----- Fragment -----

ECLI:NL:CRVB:2022:1059
Centrale Raad van Beroep
- Hoger beroep
- Rechtspraak.nl
Herziening van WAO-uitkering en geschiktheid voor arbeid na medisch onderzoek
In deze zaak heeft de Centrale Raad van Beroep op 11 mei 2022 uitspraak gedaan in hoger beroep over de herziening van de WAO-uitkering van appellant. Appellant, die sinds 2003 arbeidsongeschikt is door psychische klachten, had een WAO-uitkering ontvangen die in 2017 werd herzien naar een mate van arbeidsongeschiktheid van 45 tot 55%. Het Uwv had deze herziening gebaseerd op een medisch onderzoek en een Functionele Mogelijkhedenlijst (FML) die de belastbaarheid van appellant vaststelde. Appellant was het niet eens met deze herziening en stelde dat het medisch onderzoek onzorgvuldig was en dat zijn klachten onvoldoende waren meegewogen.

-----

> Opdracht 1
Sinds welk jaar is appellant volgens het fragment arbeidsongeschikt, en door welke klachten?
> Opdracht 2
Vat het fragment over de WAO-uitkering samen in twee zinnen.
> Opdracht 3
Pak het fragment over de herziening van de WAO-uitkering op na de laatste zin en schrijf het verder.

----- Gegevens -----

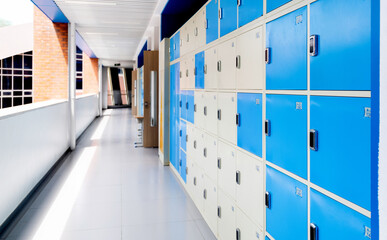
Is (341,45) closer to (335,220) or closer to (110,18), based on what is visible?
(335,220)

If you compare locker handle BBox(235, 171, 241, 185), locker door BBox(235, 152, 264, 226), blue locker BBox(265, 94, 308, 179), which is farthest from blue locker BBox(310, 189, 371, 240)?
locker handle BBox(235, 171, 241, 185)

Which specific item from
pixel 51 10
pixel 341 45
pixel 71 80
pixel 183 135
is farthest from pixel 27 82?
pixel 341 45

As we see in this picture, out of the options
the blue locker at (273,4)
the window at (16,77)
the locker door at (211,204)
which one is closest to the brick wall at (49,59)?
the locker door at (211,204)

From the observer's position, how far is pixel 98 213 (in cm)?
368

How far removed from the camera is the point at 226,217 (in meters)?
2.79

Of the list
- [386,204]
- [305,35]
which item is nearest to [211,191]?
[305,35]

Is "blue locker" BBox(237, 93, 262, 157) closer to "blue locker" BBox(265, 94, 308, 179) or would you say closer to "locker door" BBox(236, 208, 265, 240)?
"blue locker" BBox(265, 94, 308, 179)

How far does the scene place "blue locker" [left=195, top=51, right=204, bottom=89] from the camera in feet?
11.7

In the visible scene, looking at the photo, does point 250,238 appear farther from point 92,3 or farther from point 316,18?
point 92,3

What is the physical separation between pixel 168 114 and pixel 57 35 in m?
3.20

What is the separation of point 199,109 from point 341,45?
2.45 m

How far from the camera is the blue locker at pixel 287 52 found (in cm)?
161

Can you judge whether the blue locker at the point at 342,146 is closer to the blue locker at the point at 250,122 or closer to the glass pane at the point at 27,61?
the blue locker at the point at 250,122

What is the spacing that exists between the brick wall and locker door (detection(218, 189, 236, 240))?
17.6ft
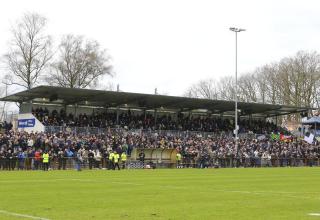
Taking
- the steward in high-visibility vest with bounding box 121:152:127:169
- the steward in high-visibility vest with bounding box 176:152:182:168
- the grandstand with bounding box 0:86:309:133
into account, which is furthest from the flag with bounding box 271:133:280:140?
the steward in high-visibility vest with bounding box 121:152:127:169

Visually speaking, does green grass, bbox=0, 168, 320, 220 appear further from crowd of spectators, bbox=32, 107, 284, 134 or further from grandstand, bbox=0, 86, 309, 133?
crowd of spectators, bbox=32, 107, 284, 134

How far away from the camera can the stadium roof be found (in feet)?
173

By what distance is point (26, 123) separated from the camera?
52.5 meters

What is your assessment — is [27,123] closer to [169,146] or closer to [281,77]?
[169,146]

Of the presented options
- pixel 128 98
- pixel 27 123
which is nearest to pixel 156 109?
pixel 128 98

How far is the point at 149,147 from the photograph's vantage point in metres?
49.2

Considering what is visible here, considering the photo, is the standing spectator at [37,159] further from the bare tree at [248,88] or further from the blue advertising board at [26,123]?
the bare tree at [248,88]

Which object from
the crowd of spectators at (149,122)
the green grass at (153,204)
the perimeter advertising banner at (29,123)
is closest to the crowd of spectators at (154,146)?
the crowd of spectators at (149,122)

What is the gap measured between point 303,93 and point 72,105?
167ft

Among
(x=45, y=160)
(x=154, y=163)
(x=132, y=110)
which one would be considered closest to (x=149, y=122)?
(x=132, y=110)

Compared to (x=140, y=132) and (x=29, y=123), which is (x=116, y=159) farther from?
(x=140, y=132)

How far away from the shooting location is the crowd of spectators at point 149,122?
54.2m

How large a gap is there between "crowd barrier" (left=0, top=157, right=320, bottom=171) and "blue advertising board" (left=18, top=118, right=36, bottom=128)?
33.6 feet

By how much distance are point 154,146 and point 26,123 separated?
1202 centimetres
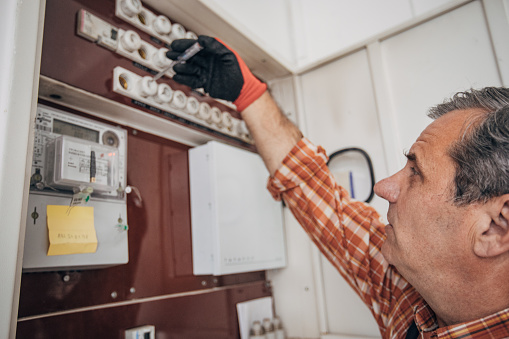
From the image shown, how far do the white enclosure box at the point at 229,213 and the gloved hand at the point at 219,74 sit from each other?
20 centimetres

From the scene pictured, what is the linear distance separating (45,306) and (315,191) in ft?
2.42

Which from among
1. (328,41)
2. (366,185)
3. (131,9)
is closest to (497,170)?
(366,185)

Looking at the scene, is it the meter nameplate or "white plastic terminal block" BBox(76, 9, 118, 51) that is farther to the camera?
"white plastic terminal block" BBox(76, 9, 118, 51)

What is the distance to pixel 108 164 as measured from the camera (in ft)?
2.90

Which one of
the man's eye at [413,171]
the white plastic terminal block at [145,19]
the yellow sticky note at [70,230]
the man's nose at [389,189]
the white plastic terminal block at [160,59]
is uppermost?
the white plastic terminal block at [145,19]

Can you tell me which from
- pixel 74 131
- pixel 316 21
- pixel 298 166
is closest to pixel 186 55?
pixel 74 131

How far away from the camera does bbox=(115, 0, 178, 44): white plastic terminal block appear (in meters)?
0.99

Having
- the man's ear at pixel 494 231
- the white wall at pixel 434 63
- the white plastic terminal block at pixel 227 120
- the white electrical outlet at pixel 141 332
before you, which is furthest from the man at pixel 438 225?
the white electrical outlet at pixel 141 332

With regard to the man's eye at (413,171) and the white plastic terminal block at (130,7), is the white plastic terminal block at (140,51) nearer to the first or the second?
the white plastic terminal block at (130,7)

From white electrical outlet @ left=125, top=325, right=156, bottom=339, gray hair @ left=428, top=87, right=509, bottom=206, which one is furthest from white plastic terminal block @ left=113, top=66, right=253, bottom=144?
gray hair @ left=428, top=87, right=509, bottom=206

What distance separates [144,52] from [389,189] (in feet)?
2.48

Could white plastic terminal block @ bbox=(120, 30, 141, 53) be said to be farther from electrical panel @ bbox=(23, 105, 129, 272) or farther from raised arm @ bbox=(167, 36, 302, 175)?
electrical panel @ bbox=(23, 105, 129, 272)

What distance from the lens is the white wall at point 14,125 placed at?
1.78 feet

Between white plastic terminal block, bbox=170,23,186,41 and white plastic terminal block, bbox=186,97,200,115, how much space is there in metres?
0.19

-----

> Antwoord 1
Sinds 2003, door psychische klachten.

> Antwoord 2
Op 11 mei 2022 deed de Centrale Raad van Beroep in hoger beroep uitspraak over de herziening van de WAO-uitkering van appellant, die sinds 2003 door psychische klachten arbeidsongeschikt is. Het Uwv had de uitkering in 2017 op basis van een medisch onderzoek en een FML herzien naar een mate van arbeidsongeschiktheid van 45 tot 55%, maar appellant vond het onderzoek onzorgvuldig en zijn klachten onvoldoende meegewogen.

> Antwoord 3
De rechtbank Oost-Brabant had eerder het beroep van appellant ongegrond verklaard, en de Centrale Raad van Beroep heeft deze uitspraak bevestigd. De Raad oordeelde dat het Uwv op goede gronden de WAO-uitkering had herzien. De verzekeringsarts had appellant onderzocht en had daarbij informatie van de behandelend sector betrokken. De Raad concludeerde dat er geen reden was om te twijfelen aan de juistheid van de medische beoordeling en dat appellant, uitgaande van de vastgestelde belastbaarheid, geschikt was voor de aan de schatting ten grondslag gelegde functies. De argumenten van appellant over zijn leeftijd, opleidingsniveau en medicatiegebruik werden niet gevolgd, omdat deze geen invloed hadden op de geschiktheid voor de geselecteerde functies.
De uitspraak bevestigt dat het Uwv zorgvuldig heeft gehandeld en dat de herziening van de WAO-uitkering op een deugdelijke medische basis berustte. De Raad heeft geen aanleiding gezien voor een veroordeling in de proceskosten.